This post is by way of a slight detour in our discussion of vampire squid; but it will cover an essential point in my argument.
Economics is called the “dismal science”; in fact, it is neither science, nor, in most cases, dismal. Evidence for economic theories is often slender; economists try to explain using their theories how people behave with money.
Some of that requires us to assume that there are rational actors – people who behave rationally; some, even, to assume that on average, everyone behaves rationally. Hang on a minute, we’re talking about human beings here.
But then we aren’t always. We’re also talking about enterprises, about companies, bodies which have “legal personality” and are required by law to act in the best interests of their shareholders. In practice, they don’t. It is misleading and wrong to assume that enterprises act either as a single entity or in anyone’s best interests.
Companies, in legal theory, are their shareholders; but in daily practice, they’re nothing of the sort. They are organisations in which people interact, and the most significant such people are their executives. These human beings are motivated by many complex human factors and emotions: pride, fear, loyalty, spite, jealousy, love, curiosity and, of course, greed. But not only greed. In many organisations, such as schools and hospitals, greed comes a long way down the list of motivations; in financial institutions, it’s quite high. But even so, in the macho world of financial institutions, the driving force isn’t always just greed, it’s often ambition and pride, the desire to do better than a colleague, to do down a rival, to win a competition in which the score is recorded in money. And shareholders scarcely get a look in in these games. At best, they are an expensive source of capital.
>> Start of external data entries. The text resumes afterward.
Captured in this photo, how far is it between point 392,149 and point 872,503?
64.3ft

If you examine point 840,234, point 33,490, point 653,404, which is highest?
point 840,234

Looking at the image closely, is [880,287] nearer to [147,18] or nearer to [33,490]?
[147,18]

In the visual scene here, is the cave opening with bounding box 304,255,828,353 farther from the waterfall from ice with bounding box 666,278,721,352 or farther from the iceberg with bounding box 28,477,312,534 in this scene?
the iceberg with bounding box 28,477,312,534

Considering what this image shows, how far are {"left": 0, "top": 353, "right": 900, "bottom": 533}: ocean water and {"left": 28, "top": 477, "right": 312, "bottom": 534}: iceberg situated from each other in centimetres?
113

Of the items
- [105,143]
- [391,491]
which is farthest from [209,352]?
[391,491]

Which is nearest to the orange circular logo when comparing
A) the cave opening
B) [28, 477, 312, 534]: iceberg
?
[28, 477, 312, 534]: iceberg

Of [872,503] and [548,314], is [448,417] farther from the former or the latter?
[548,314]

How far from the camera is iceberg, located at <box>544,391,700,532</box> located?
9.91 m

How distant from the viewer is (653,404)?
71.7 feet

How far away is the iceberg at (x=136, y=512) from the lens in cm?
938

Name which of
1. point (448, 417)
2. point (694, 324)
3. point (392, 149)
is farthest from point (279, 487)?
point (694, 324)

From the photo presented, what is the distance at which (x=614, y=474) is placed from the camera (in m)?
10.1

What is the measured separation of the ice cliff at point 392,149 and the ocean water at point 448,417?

This means that any economic theory or competitive analysis that examines only the legal personalities, the companies and enterprises involved, will get the wrong answers. We have to look at how the individual people involved behave, and understand that they are mostly not rational actors, but human beings in all their diversity and with all their human weaknesses. The ones we are concerned about are also often victims like us of the sociopathic financial system, people who work hard, play hard, party hard, earn money most of us can barely dream of, but who burn out young with their souls sacrificed to the shallow self-serving ideals that permeate the broken system.